The first bumblebees we see in late winter and early spring are the overwintered Queen bees setting up a nest
Look out for the huge Queen bees emerging in February and March. These are usually the buff and white tailed bumblebee queens, but the early bumblebee (Bombus pratorum) is also an early emerger.
Take a look around the garden and see what’s in flower. If there are Queen bees on the wing, it’s often a matter of zoning into the loud buzz where they are feeding. Crocus, snowdrops, hellebores and winter flowering trees and shrubs are magnets for these creatures.
Queen bees truly are busy bees. Already mated before they overwinter, they are getting ready to raise a family. First they must find food. Nectar to sustain their activity and pollen to ripen the eggs in their ovaries.

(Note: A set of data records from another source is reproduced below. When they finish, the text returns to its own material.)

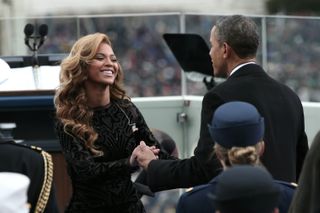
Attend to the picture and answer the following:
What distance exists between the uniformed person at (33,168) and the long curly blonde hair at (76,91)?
0.73 m

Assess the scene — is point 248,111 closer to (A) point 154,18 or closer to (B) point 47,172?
(B) point 47,172

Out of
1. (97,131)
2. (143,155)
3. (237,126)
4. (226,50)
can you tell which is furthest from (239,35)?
(237,126)

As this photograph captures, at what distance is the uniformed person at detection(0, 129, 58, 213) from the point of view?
3723 millimetres

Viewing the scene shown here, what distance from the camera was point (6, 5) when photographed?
1362cm

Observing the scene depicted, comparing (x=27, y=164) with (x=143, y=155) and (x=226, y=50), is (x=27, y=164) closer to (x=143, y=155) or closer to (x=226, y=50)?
(x=143, y=155)

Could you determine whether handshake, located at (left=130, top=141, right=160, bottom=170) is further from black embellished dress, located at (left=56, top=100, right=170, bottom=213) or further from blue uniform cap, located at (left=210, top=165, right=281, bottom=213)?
blue uniform cap, located at (left=210, top=165, right=281, bottom=213)

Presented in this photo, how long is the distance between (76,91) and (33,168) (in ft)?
3.24

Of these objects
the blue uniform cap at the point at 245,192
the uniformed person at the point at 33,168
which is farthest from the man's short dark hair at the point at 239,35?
the blue uniform cap at the point at 245,192

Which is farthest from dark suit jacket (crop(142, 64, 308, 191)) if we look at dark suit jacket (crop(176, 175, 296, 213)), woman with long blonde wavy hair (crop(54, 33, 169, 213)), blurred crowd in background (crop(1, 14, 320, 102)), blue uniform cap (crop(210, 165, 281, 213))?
blurred crowd in background (crop(1, 14, 320, 102))

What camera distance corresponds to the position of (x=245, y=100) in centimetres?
418

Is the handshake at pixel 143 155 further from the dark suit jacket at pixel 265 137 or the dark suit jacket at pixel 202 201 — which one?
the dark suit jacket at pixel 202 201

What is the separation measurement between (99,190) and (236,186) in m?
1.95

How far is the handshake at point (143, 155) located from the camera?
4.32 meters

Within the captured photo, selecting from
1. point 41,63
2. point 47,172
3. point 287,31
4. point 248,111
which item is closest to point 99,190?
point 47,172
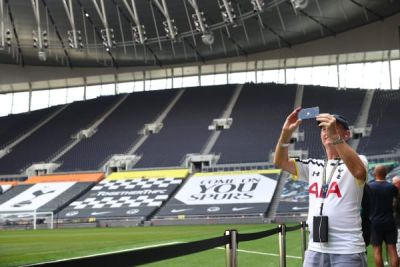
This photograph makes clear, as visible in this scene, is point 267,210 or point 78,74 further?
point 78,74

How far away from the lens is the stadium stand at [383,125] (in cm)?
3469

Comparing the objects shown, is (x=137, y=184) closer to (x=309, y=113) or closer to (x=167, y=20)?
(x=167, y=20)

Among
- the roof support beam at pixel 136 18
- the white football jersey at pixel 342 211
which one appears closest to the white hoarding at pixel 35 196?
the roof support beam at pixel 136 18

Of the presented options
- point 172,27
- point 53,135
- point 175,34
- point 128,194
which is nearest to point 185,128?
point 128,194

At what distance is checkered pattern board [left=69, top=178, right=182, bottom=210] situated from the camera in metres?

Then they need to find a suitable place to make a nest. And all of that assumes that the weather stays conducive to foraging and nest site searching.
If you see a large bumblebee zig-zagging over the ground, a few inches above soil level that’s your Queen bee house hunting. She’s looking for a suitable place to make a nest. Maybe an old rodent hole, or a space between knarled roots or within a wall.
It’s exhausting work and once she has found the right place there’s even more to do. She needs to make a wax pot from scales that she secretes from her body. She forms this into Winnie the Pooh shaped honey pot and then stores nectar inside to sustain her not just on wet rainy days when she can’t forage, but also for when she is brooding her eggs.
Next she collects lots of pollen. Look out for large bumblebees on willow catkins, where they harvest the pollen. It’s protein rich and the perfect food for her developing babes.
Then she makes a fat pea sized ball of pollen wetted with nectar. She makes an indent in the top and lays her first batch of eggs in the top.
One of the most amazing things about bumblebees is that they are able to disconnect their wing muscles and then vibrate the muscles to raise their body temperature. The Queen bee hunkers down atop her eggs like a broody hen, vibrating her thorax to keep them warm. Dipping into her pot of nectar when she needs energy and sustenance, she sits atop until her eggs hatch into larvae and then pupate into the first batch of worker bees.